- In Windisch (AG) müssen 49 Personen bis Ende Juni ihre Wohnungen verlassen. Künftig sollen hier 100 Asylsuchende wohnen.
- Die Gemeinde kritisierte am Montag den Kanton dafür scharf. Nun kritisieren auch Parteien und Verbände den Kanton und verlangen andere Lösungen.
- Der Kanton gibt sich zugeknöpft und will den Streit nicht über die Medien lösen.
Die Reaktionen sind heftig, nachdem die Mieterinnen und Mieter in Windisch die Kündigung von ihrem Hausbesitzer erhalten haben. «Nein zur Vertreibung von Mietern», titelt die SVP Aargau.

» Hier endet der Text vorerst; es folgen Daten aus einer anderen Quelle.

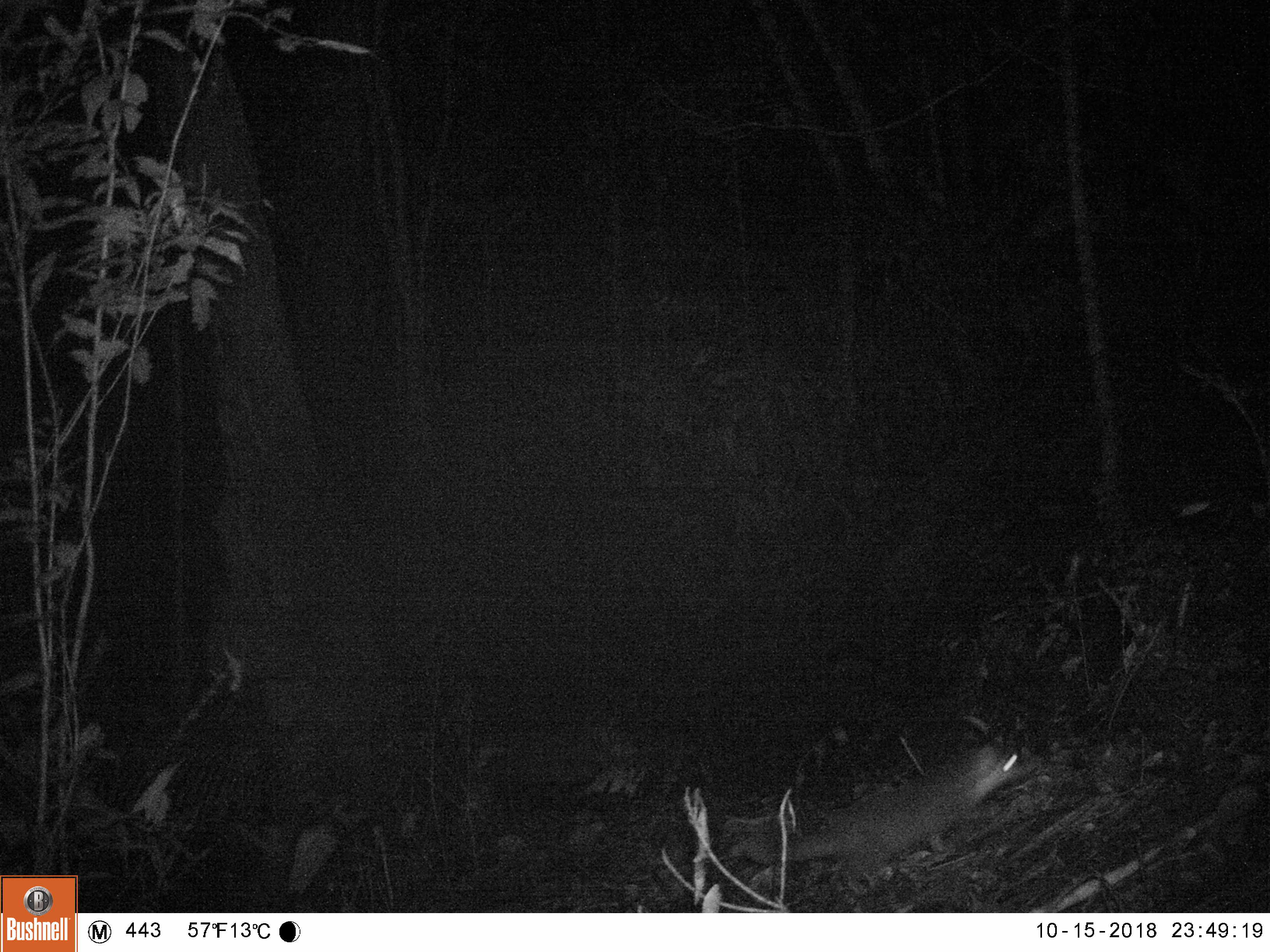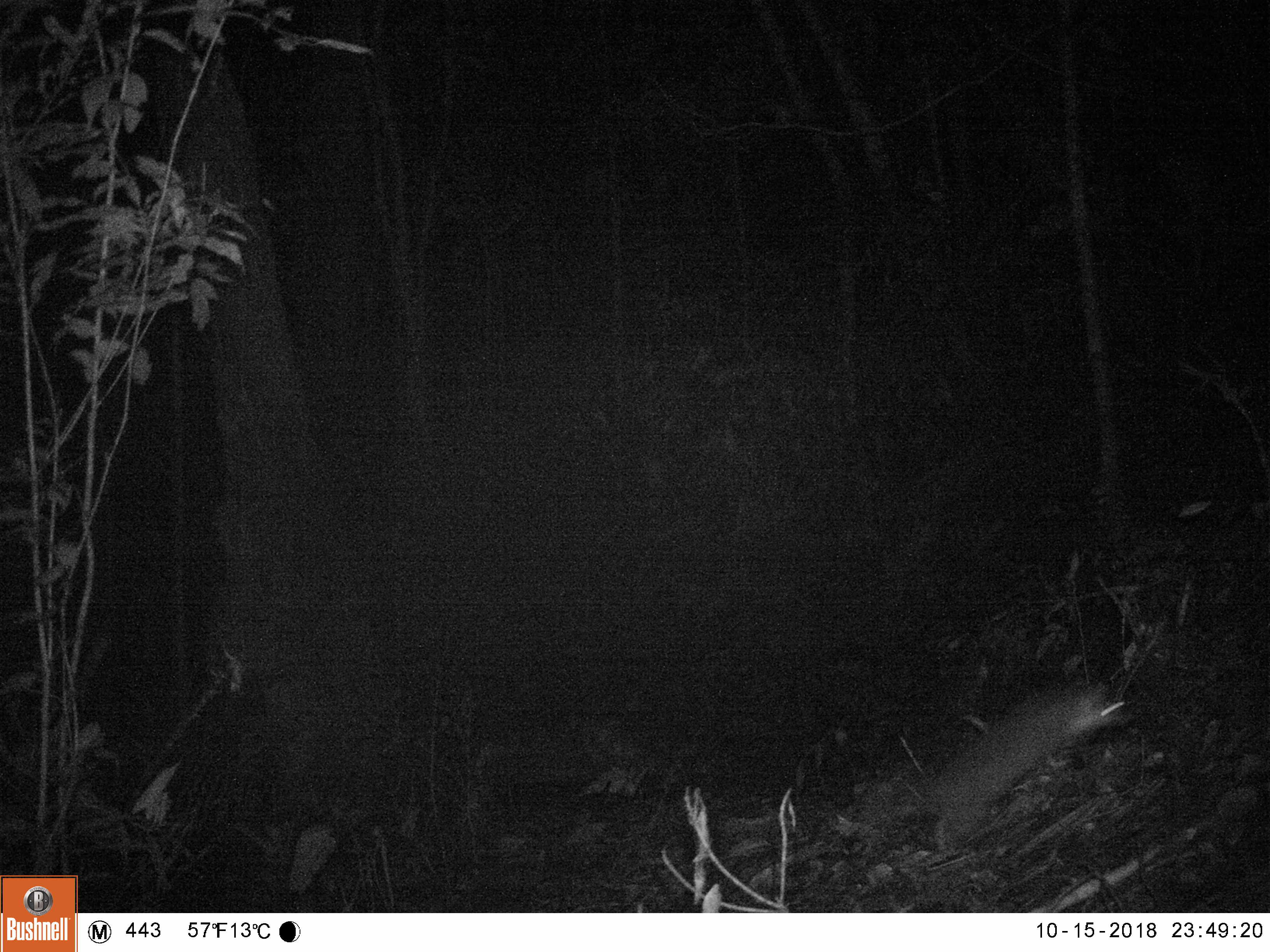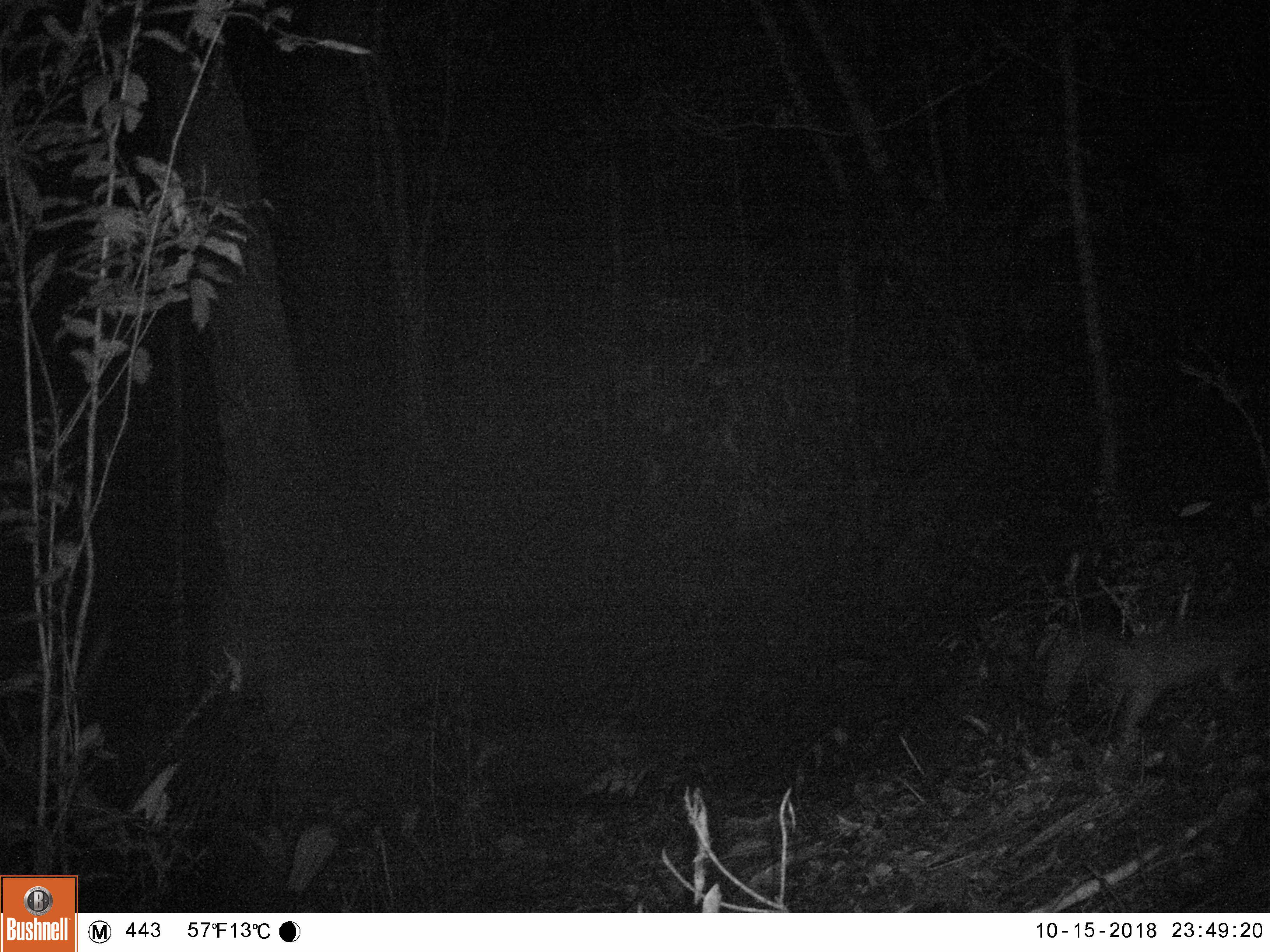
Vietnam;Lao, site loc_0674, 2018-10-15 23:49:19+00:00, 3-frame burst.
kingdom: Animalia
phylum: Chordata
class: Mammalia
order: Carnivora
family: Mustelidae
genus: Melogale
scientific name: Melogale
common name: ferret badger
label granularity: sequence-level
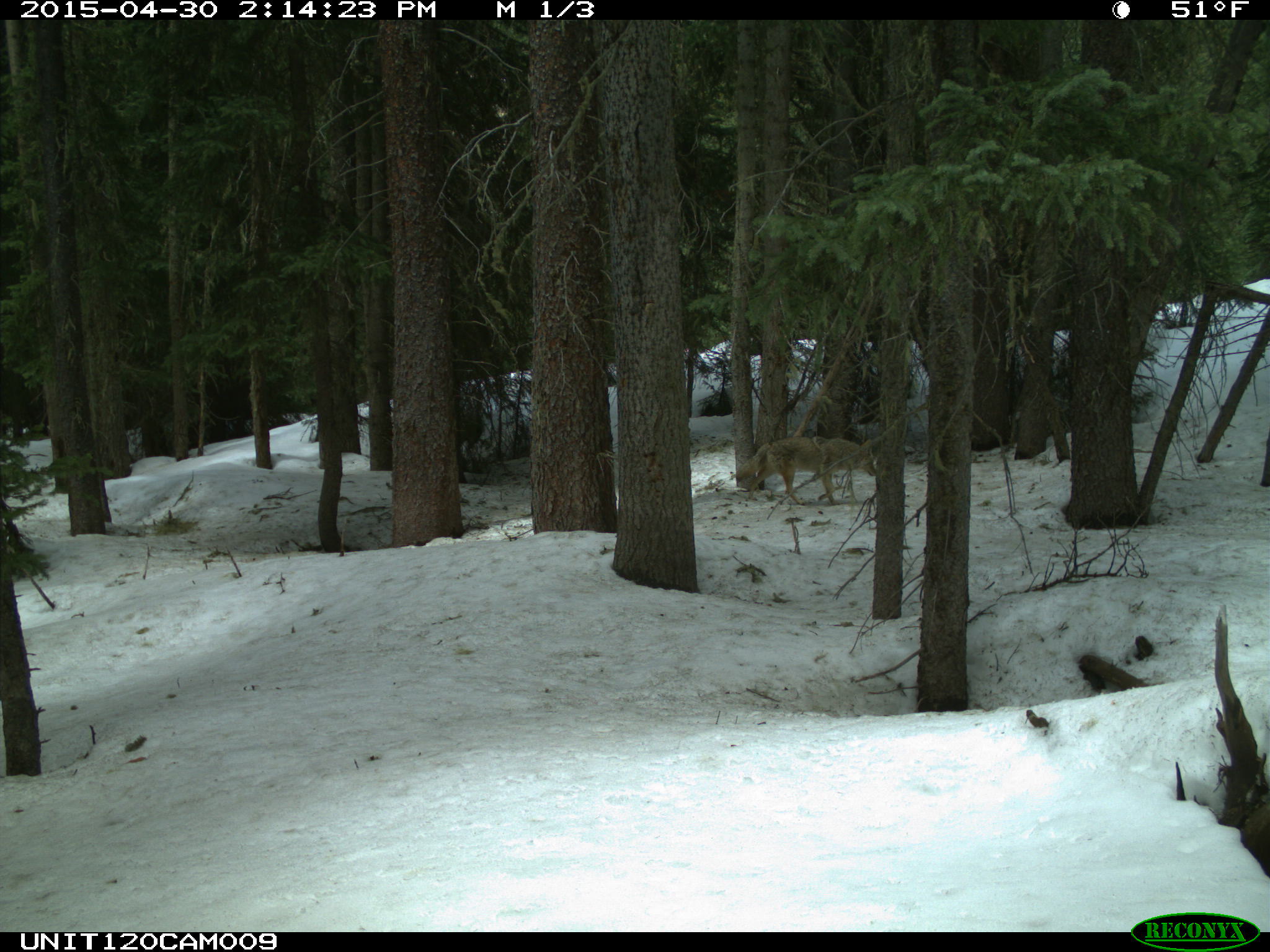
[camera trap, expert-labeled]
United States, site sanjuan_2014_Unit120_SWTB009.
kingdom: Animalia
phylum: Chordata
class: Mammalia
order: Carnivora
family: Canidae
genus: Canis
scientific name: Canis latrans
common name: coyote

Die junge SVP Aargau ist «erstaunt und wütend über das Vorgehen des Kantons» und hat eine Petition lanciert.
Das macht einen sprachlos.
Die Präsidentin der FDP Aargau, Sabina Freiermuth, spricht gegenüber SRF von einem kommunikativen Versagen des Kantons: «Das macht einen sprachlos. Da ist offenbar über die Gemeinde hinweg entschieden worden. Man verlagert einfach das Problem.»
Es ist inakzeptabel, dass Menschen in Notlagen gegeneinander ausgespielt werden.
Die Juso Aargau fordert «keine Asylpolitik auf Kosten der finanziell Schwachen.» Die SP Aargau spricht von fehlendem, politischem Fingerspitzengefühl. «Es ist inakzeptabel, dass Menschen in Notlagen gegeneinander ausgespielt werden, ob sie nun Einheimische oder Geflüchtete sind», sagt Stefan Dietrich, Co-Präsident der SP Aargau.
Die GLP findet, die Kündigungen seien «nicht nachvollziehbar und zeigen auf, dass in ruhigeren Zeiten nicht vorausschauend gehandelt wurde». Es gebe sicher andere Möglichkeiten.
Kurzsichtige Scheinlösungen sind brandgefährlich.
Auch Netzwerk Asyl Aargau findet klare Worte: «Kurzsichtige Scheinlösungen sind brandgefährlich.» Der Verein verurteile die Entscheidung und fordere eine Reform der Asylpolitik im Aargau, teilt er mit. Der Kanton habe die Suche nach Asylunterkünften auf die lange Bank geschoben. Er nehme soziale Konflikte in Kauf.
Gemeinderat will helfen
Der Windischer Gemeinderat zeigte sich am Montag «zutiefst schockiert über das Vorgehen». Die Windischer Behörden betonten, sie hätten den Kantonsvertretern gesagt, dass in den Liegenschaften Personen wohnten.
Die Wohnungen sind relativ günstig, sie werden von Personen mit tieferem Einkommen bewohnt. Für den Gemeinderat ist klar, dass es für sie sehr schwierig wird, Wohnungen in diesem Preissegment zu finden. Deshalb will sich die Gemeinde für die Betroffenen wehren. Sie könnten die Kündigungen der Wohnungen anfechten.
Der Kanton hält sich zurück
Und was sagt der Kanton Aargau? «Der Kantonale Sozialdienst hat am 22. Februar 2023 einen Brief des Gemeinderats Windisch erhalten. Er wird diesen Brief in den nächsten Tagen beantworten.» Die bestehenden Differenzen wolle der Sozialdienst nicht über die Medien austragen.
Es handle sich in Windisch um Altliegenschaften, deren Sanierung in nächster Zeit bevorstehe. Das Ganze sei keine Beschlagnahmung von Häusern.
Firma bedauert Kündigungen
Die Liegenschaftsbesitzerin und Vermieterin der Häuser, eine Schwyzer Immobilienfirma, hat sich am Dienstagabend geäussert. Die Firma betont gegenüber SRF, «dass die Kündigung der 32 Wohneinheiten, und nicht die teilweise erwähnt 49 Wohneinheiten, nicht zwecks Vermietung an Flüchtlinge erfolgte. Die Kündigungen wurden einzig und alleine ausgesprochen, da die bestehende Liegenschaft ihren baulichen Lebenszyklus erreicht hat.»
In absehbarer Zeit sei ein Ersatzneubau geplant. «Dass Kündigungen vom Grundsatz her ausgesprochen werden mussten, bedauert die Hauseigentümerschaft sehr.» Noch diese Woche wolle die Immobilienfirma, wegen des medialen Wirbels, zusammen mit der Gemeinde offene Fragen der Mieterschaft beantworten.